The controversial Department of Energy green loan program is back after an extended hiatus, with a renewed focus on the supplier side of the equation. The program has also been revamped to clarify the application process, and decrease the time it took to respond to applicants.
This revamp is in response to the many criticisms leveled at the Advanced Technology Vehicle Manufacturing (ATVM) loan program. The program provided funding for five companies; Nissan, Ford, Tesla, Fisker, and Vehicle Production Group. Two of those companies, Fisker and VPG, went bankrupt, though both are back on the road to recovery.
With a fresh face at the Department of Energy comes a fresh look on an old idea with good intentions, but mixed results. The newly revamped program is shifting the focus from automakers to suppliers of fuel-efficient technologies, including “advanced engines and powertrains, light-weighting materials, advanced electronics, and fuel-efficient tires.” There’s also a renewed application process, which better informs potential applicants of the requirement, and improves response time to applicants, a major sticking point for many would-be green automakers.
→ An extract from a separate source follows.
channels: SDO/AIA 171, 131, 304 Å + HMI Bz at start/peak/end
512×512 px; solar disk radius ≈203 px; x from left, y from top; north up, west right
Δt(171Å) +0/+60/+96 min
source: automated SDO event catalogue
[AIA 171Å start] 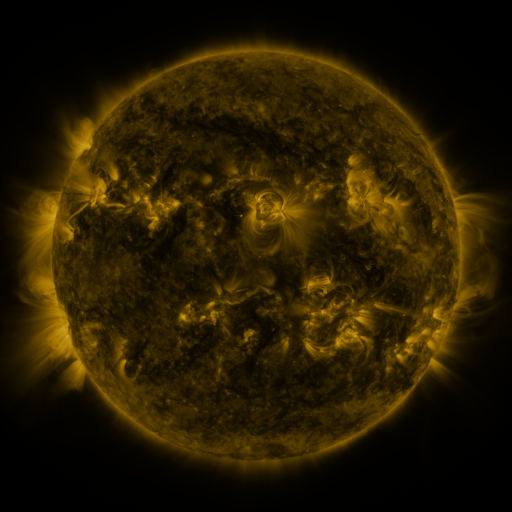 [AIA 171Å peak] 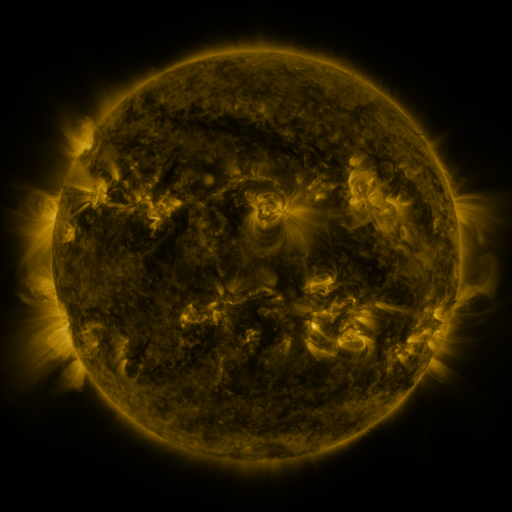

There are still plenty of critics of the program, which was launched under President George W. Bush, and with two out of five companies ending up in bankruptcy, and other applicants with great ideas left to wither on the vine, the program obviously needed an overhaul. But the success of Tesla Motors, which repaid its government loan ten years early, should not be underestimated. With Nissan Leaf sales gaining some steam, the battery plant the ATVM loan financed is finally being put to use, creating decent-paying American jobs.
Even as we pumped billions into Big Oil tax subsidies, there are those make it their political platform to take issue with funding alternatives to pollution. That said, starting with a blank slate and an all-new program might have been a better idea in a warmer political climate, but I doubt such a program could pass through the current Congress. So we got what we got.
The DOE program survived another day, and hopefully we’ll see more Tesla-esque success stories, and absolutely no Fisker-like failures.